Arno sat down on the ridge. He rambled on:
“The storm of lead howling, the steel tempest raging. Fire is the main means of combat. To live forever and let your heart throb to the rhythm of the heartbeat of the universe – that’s the goal.”
The woodpecker ceased its hacking. Arno added:
“Thus it is.”
After he said this, Arno sat in silence, until the woodpecker started up again, hammering away at his tree. Arno said:
“Distribution, deployment, grouping, contact backwards. Fog giving concealment, ditches giving cover. Fire ranges, fire and movement, cover and concealment, morale and discipline: it’s the way of the future.
“Trooping the colours, sabres out, Stichelbein marschieren, straight lines dressed to the right, shoulder arms and the sun flashing on the bayonets.”
Once again the bird finished his staccato hammering. Arno squinted against the sun and said:
“The sun warms and the bees are buzzing. The harvest is rich and the stomach purrs. I have everything, having achieved everything. I live on a higher level of consciousness in an eternal present, an endless here-and-now – hallelujah – forever – in black and white, good and bad – going to hell and back, to the fire zone and buffer zone, to the plains and the blood forest – back home and on to the machine coast, to the culmination point – and beyond.”
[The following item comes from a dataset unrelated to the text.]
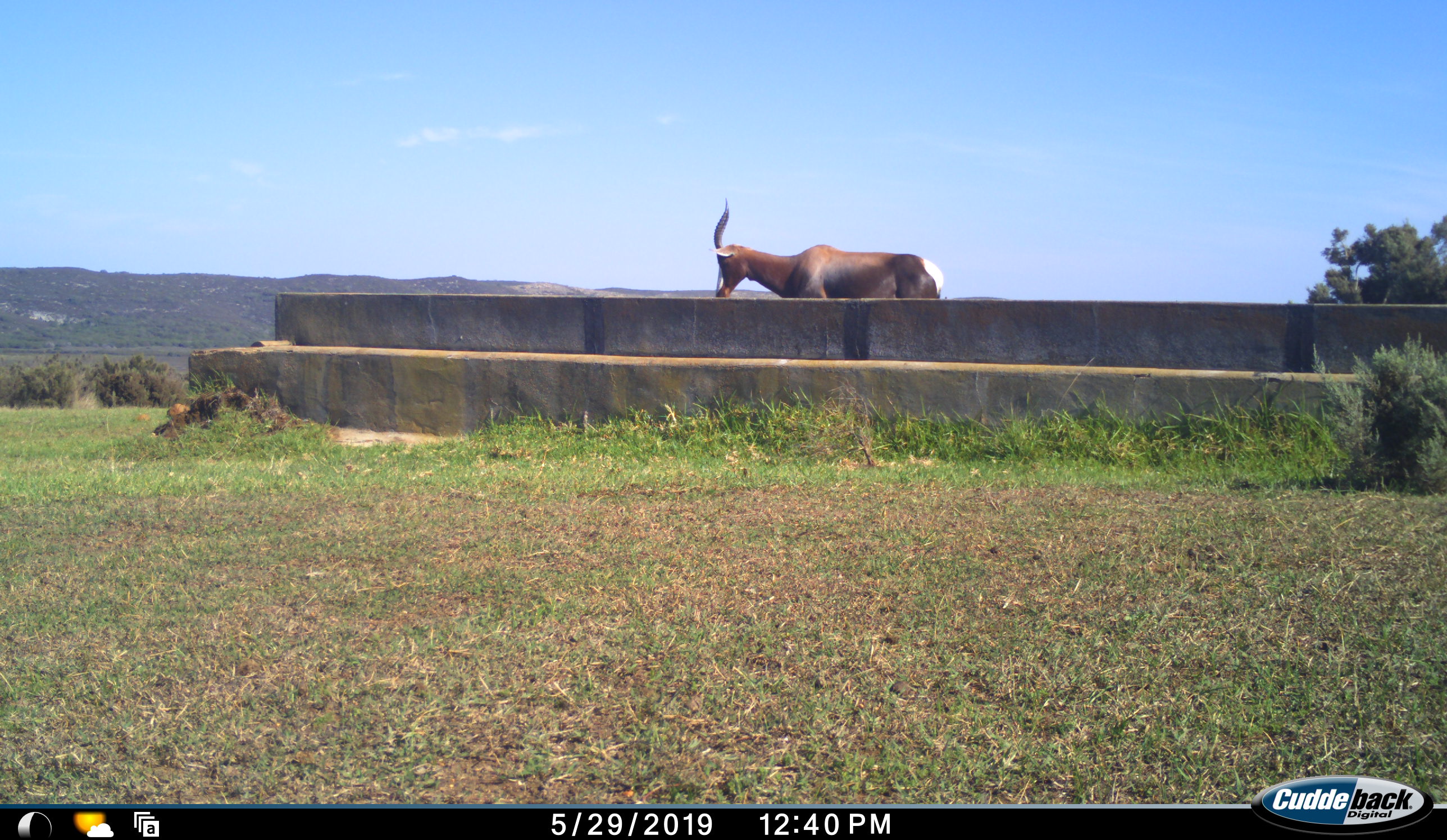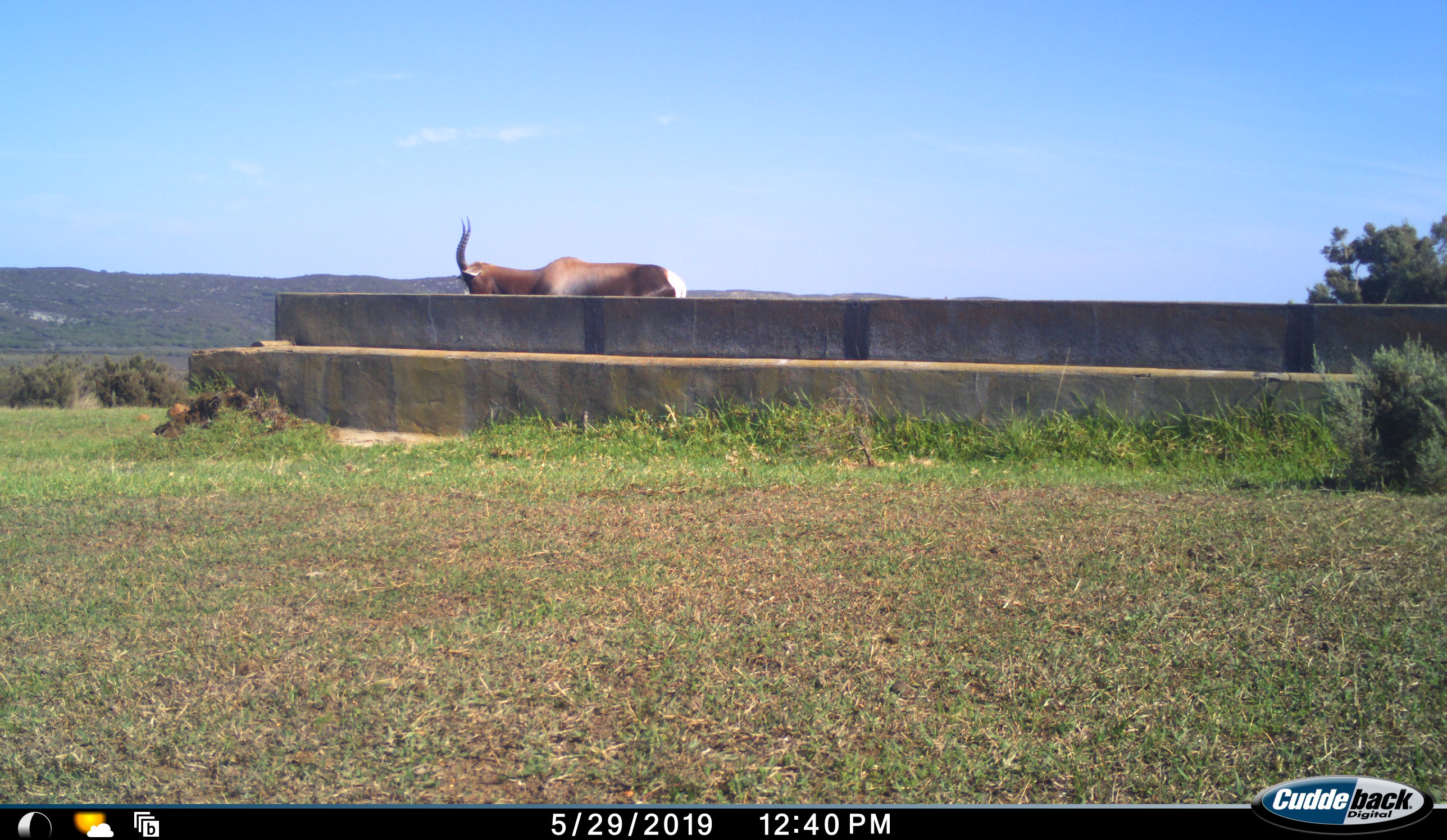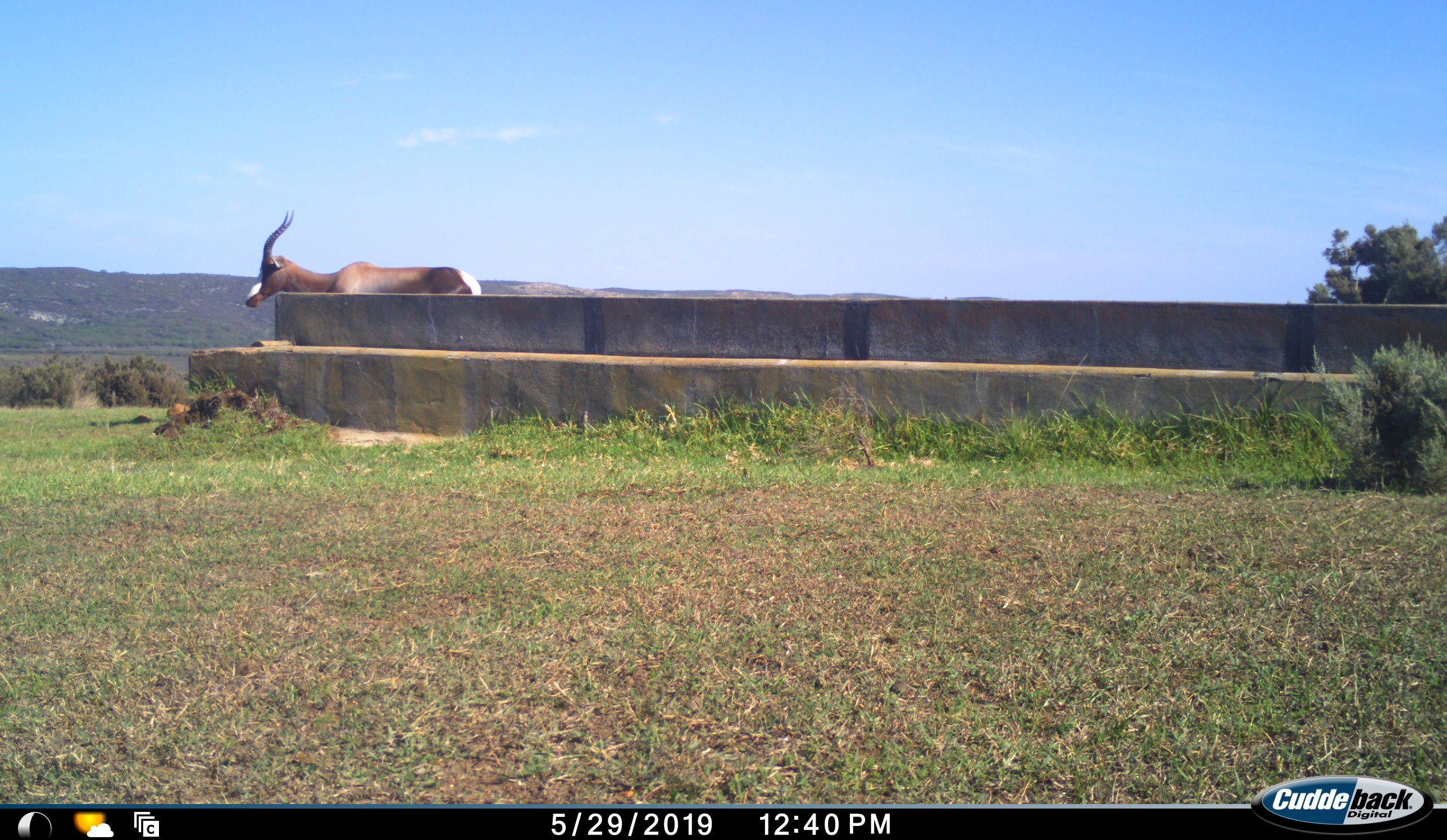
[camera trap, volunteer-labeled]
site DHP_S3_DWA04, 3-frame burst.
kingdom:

All was peaceful. Nothing was heard over the wide moors. Arno said:
“Tiger heart, gunpowder heart. Steel storm, leaden tempest. It’s the battle as a state of mind, without beginning, without end – the way off, the way back, the way out. Living on a higher level, a sort of shell shock, but at a higher level, a conscious level. Living on the edge to raise yourself mentally.